There are, however, a few rights for which HCFA has determined that additional appropriate administrative actions could be taken to bring the program into compliance with all of the major elements of the Consumer Bill of Rights. Last week, the President directed the Department to bring Medicare and Medicaid into compliance in these few areas. These include ensuring that Medicare and Medicaid beneficiaries with complex and serious medical needs have access to specialists and to some of the rights regarding participation in treatment decisions, as contained in the Commission's recommendations.

  • The Department's implementation of the BBA, combined with our commitment to implementing the Consumer Bill of Rights and Responsibilities, will ensure that Medicare will be in substantial compliance with the Commission recommendations by next year. Additional authority is needed to bring the program into full compliance with regard to confidentiality, transitional care, and choice of provider for women for their routine and preventive women's health services. The Department has already released a report that outlined new privacy protections that are needed to ensure appropriate confidentiality of medical records.
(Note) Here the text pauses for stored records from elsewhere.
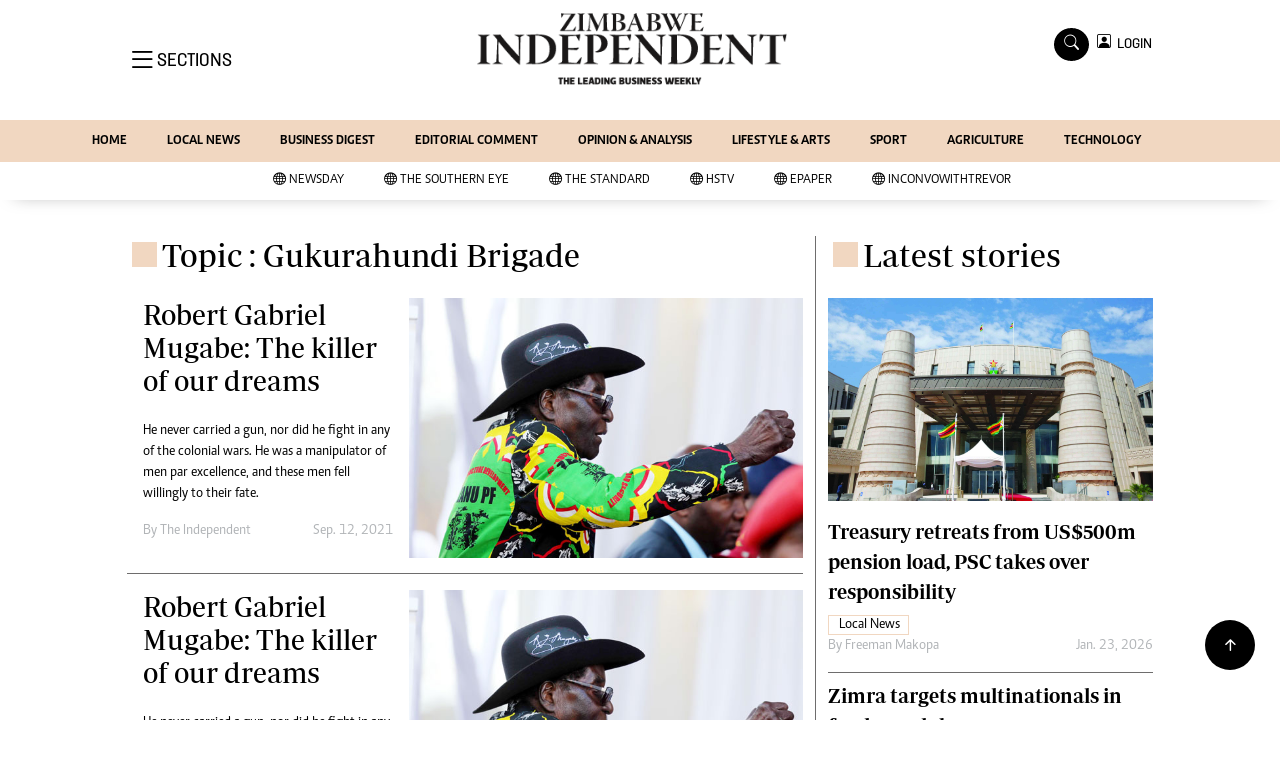

--- FILE ---
content_type: text/html; charset=utf-8
request_url: https://www.google.com/recaptcha/api2/aframe
body_size: 268
content:
<!DOCTYPE HTML><html><head><meta http-equiv="content-type" content="text/html; charset=UTF-8"></head><body><script nonce="Otj8uyWlBJc2C_IXxJaOPQ">/** Anti-fraud and anti-abuse applications only. See google.com/recaptcha */ try{var clients={'sodar':'https://pagead2.googlesyndication.com/pagead/sodar?'};window.addEventListener("message",function(a){try{if(a.source===window.parent){var b=JSON.parse(a.data);var c=clients[b['id']];if(c){var d=document.createElement('img');d.src=c+b['params']+'&rc='+(localStorage.getItem("rc::a")?sessionStorage.getItem("rc::b"):"");window.document.body.appendChild(d);sessionStorage.setItem("rc::e",parseInt(sessionStorage.getItem("rc::e")||0)+1);localStorage.setItem("rc::h",'1769467111057');}}}catch(b){}});window.parent.postMessage("_grecaptcha_ready", "*");}catch(b){}</script></body></html>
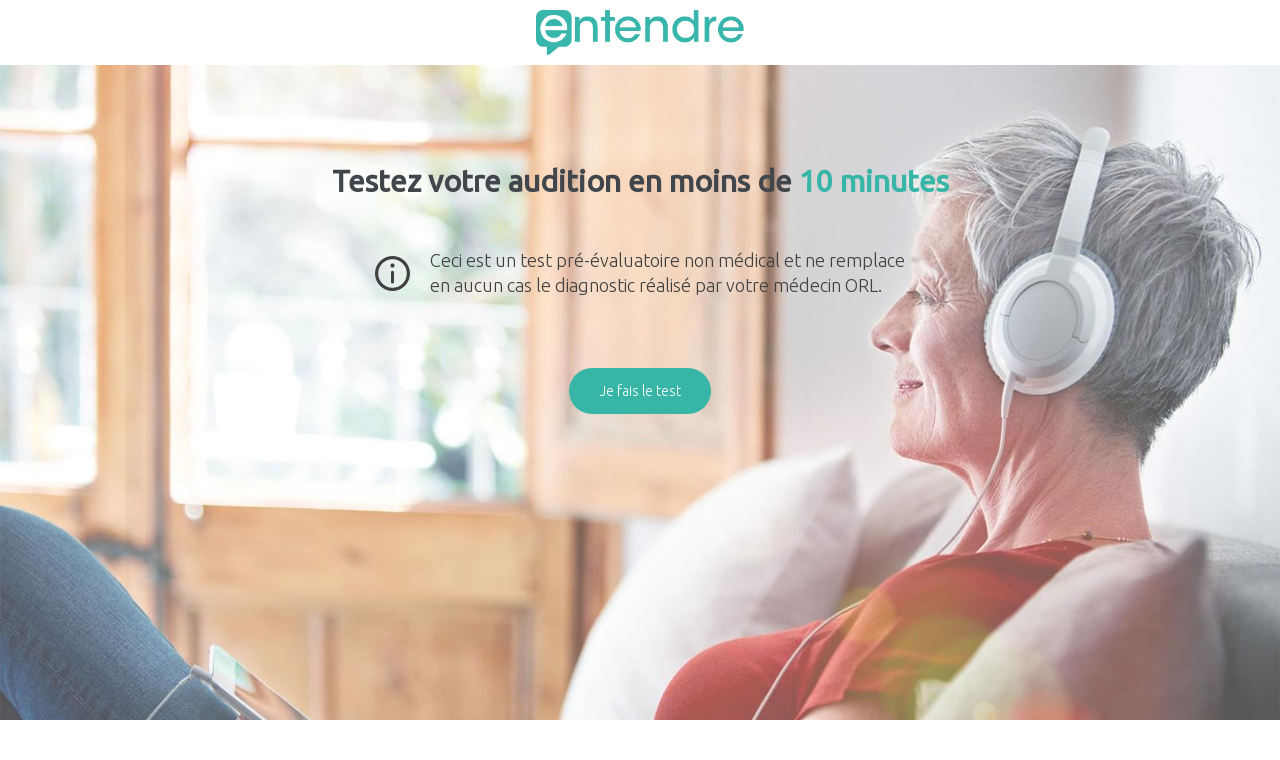

--- FILE ---
content_type: text/html
request_url: https://testauditif.entendre.com/?utm_source=Sites-centres-Entendre&utm_medium=Nos-Engagements&utm_campaign=audition-geny-entendre-wattrelos
body_size: 1214
content:
<!DOCTYPE html>
<html lang="fr">
  <head>
    <meta charset="UTF-8" />
    <meta name="viewport" content="width=device-width, initial-scale=1.0" />
    <meta http-equiv="X-UA-Compatible" content="ie=edge" />
    <!-- <meta property="og:url" content="http://www.nytimes.com/2015/02/19/arts/international/when-great-minds-dont-think-alike.html" /> -->
    <!-- <meta property="og:type" content="website" /> -->
    <meta property="og:title" content="Entendre test auditif" />
    <meta
      property="og:description"
      content="Testez votre audition gratuitement en moins de 10 minutes avec Entendre"
    />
  • As a result of recent guidance to states and new consumer protections enacted in the BBA, the Medicaid program is quickly moving into compliance with much of the Consumer Bill of Rights, and will soon be in substantial compliance. As with Medicare, additional authority is needed to bring the program into compliance with regard to confidentiality, transitional care, and choice of provider for women for their routine and preventive women's health services.

We are well aware that there is still much work to be done to ensure that Medicare and Medicaid beneficiaries receive high quality care. With advancements in quality measurement, our strategy will change from monitoring processes to assuring minimum quality performance and measurable quality improvement. Our work with managed care will assist us in addressing the question of quality in original fee-for-service Medicare. We thank Chairman Thomas, Mr. Stark, and other members of the Committee for working to enact the quality-related provisions that were included by the Congress in the Balanced Budget Act of 1997. We look forward to continuing to work with this Subcommittee on this vital issue.